What to do: Find and copy each line of the records containing the string "spit". Match case exactly.

Data extract:
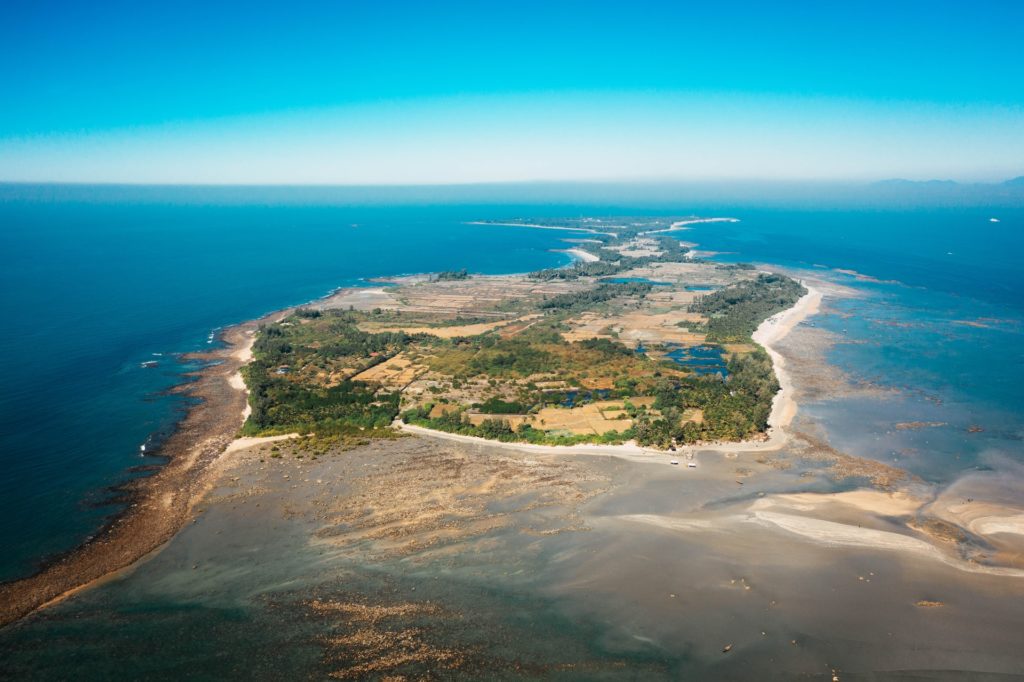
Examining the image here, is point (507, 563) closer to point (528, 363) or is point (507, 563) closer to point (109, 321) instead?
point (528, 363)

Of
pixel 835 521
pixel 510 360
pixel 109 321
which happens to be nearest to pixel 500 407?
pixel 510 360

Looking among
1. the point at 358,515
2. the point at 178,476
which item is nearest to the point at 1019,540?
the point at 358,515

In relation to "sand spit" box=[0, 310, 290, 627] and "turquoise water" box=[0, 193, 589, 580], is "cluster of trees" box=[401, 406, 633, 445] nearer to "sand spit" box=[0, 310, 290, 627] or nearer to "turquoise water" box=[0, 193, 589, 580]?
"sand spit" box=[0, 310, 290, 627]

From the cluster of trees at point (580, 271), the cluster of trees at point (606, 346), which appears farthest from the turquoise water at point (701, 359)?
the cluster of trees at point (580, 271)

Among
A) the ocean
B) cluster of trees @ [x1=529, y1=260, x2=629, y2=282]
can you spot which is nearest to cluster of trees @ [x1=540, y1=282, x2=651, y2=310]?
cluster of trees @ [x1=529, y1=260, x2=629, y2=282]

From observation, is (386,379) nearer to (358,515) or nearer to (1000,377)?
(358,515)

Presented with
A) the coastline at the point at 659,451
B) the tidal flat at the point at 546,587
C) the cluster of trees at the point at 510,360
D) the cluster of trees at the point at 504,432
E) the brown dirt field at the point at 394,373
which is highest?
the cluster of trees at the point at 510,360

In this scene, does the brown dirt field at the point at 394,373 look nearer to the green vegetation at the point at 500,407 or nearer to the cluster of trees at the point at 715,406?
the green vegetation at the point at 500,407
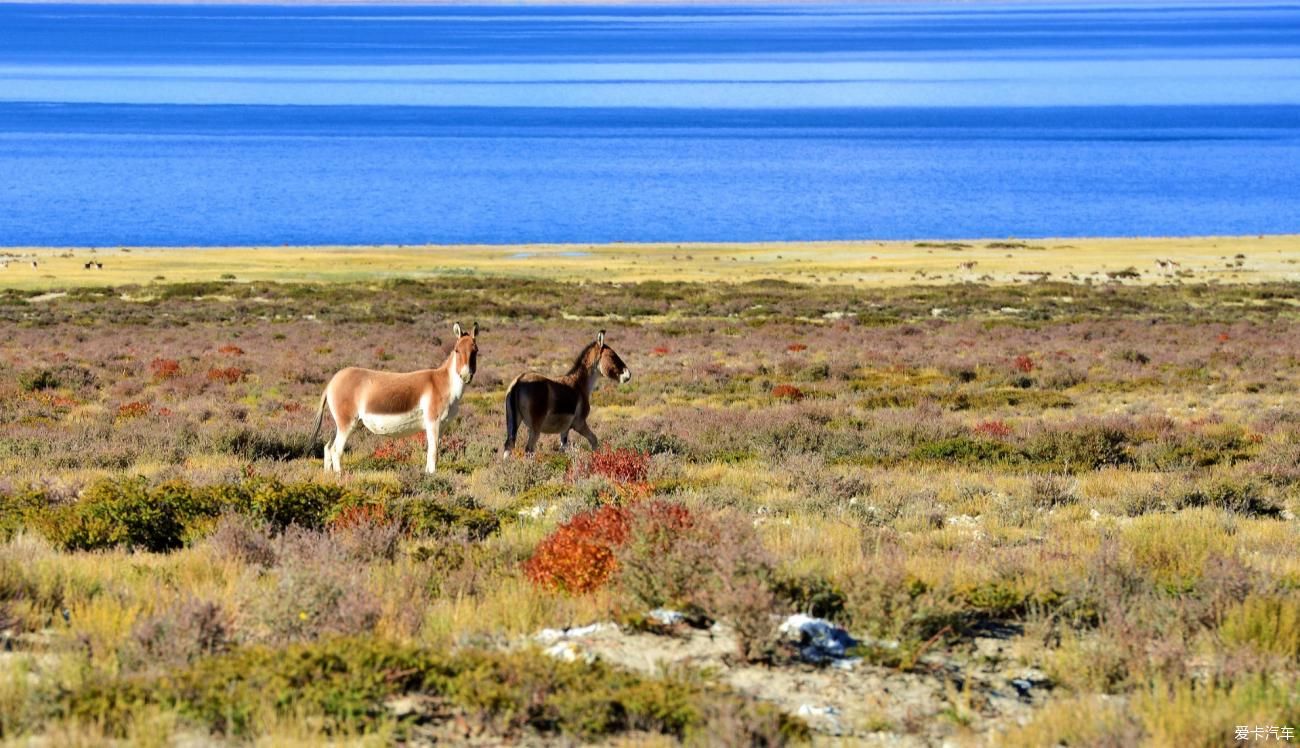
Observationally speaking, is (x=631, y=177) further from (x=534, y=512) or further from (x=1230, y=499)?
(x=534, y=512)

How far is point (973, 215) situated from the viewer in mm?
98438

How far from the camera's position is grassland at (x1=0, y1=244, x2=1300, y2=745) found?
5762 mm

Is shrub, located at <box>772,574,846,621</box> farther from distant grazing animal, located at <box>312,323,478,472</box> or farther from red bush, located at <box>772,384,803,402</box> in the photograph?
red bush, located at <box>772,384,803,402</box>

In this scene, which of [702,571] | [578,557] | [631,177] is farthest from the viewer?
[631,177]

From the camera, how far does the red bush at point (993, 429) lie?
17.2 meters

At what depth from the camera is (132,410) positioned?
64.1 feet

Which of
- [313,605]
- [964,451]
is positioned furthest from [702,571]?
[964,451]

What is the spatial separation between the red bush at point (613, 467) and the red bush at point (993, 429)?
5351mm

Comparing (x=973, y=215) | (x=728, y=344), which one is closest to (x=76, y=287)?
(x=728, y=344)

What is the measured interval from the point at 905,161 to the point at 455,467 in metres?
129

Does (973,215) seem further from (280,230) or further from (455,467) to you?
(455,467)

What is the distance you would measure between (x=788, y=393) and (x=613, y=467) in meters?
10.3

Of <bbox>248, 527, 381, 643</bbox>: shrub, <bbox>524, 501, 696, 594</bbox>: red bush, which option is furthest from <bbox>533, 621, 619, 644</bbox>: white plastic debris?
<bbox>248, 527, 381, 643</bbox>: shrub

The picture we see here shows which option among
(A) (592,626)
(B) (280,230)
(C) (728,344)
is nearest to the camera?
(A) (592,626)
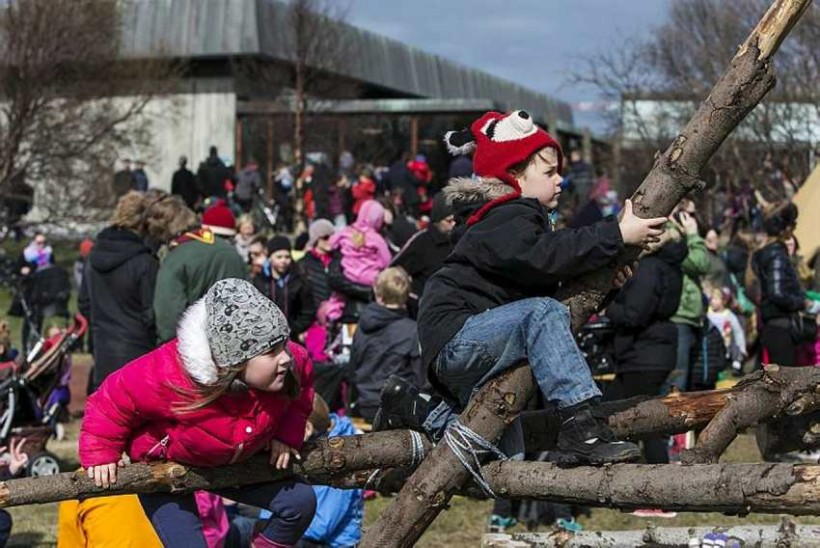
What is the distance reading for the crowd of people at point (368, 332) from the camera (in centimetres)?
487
--
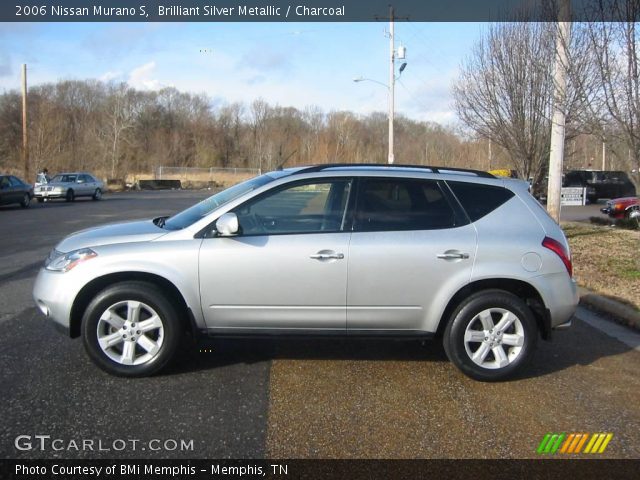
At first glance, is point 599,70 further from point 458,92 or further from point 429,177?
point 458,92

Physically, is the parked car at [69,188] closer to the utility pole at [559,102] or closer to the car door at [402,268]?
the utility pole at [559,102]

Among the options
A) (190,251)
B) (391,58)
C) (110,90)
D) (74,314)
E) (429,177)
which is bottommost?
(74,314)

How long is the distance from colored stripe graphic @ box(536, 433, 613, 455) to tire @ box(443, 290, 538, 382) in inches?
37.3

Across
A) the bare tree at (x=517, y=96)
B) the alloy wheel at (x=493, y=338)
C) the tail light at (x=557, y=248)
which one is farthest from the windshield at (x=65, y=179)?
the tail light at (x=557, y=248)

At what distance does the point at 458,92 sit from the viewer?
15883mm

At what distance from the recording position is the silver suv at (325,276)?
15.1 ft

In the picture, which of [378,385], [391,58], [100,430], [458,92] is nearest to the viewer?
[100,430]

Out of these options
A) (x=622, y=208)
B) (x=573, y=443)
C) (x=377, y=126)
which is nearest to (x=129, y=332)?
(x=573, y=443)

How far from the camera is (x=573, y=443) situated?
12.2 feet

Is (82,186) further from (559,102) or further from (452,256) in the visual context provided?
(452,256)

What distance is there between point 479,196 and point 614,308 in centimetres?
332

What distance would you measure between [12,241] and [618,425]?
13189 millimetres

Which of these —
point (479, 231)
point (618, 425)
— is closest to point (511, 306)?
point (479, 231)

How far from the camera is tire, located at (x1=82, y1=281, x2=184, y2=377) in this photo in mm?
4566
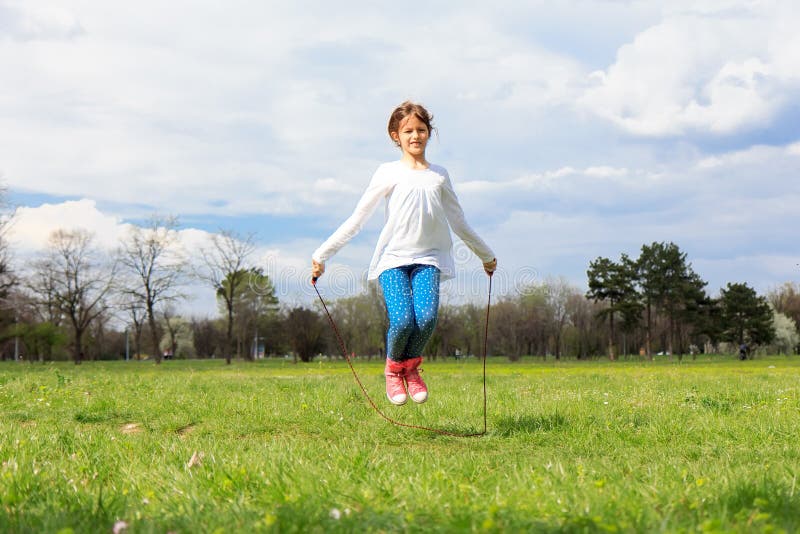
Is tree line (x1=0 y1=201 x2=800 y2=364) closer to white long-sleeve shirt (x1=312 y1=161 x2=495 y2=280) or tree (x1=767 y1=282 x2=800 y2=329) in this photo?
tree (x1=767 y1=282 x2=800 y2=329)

Result of the exercise:
In relation to "sand spit" box=[0, 310, 290, 627] and "turquoise water" box=[0, 193, 589, 580], is "cluster of trees" box=[401, 406, 633, 445] nearer to "sand spit" box=[0, 310, 290, 627] or nearer to "turquoise water" box=[0, 193, 589, 580]?
"sand spit" box=[0, 310, 290, 627]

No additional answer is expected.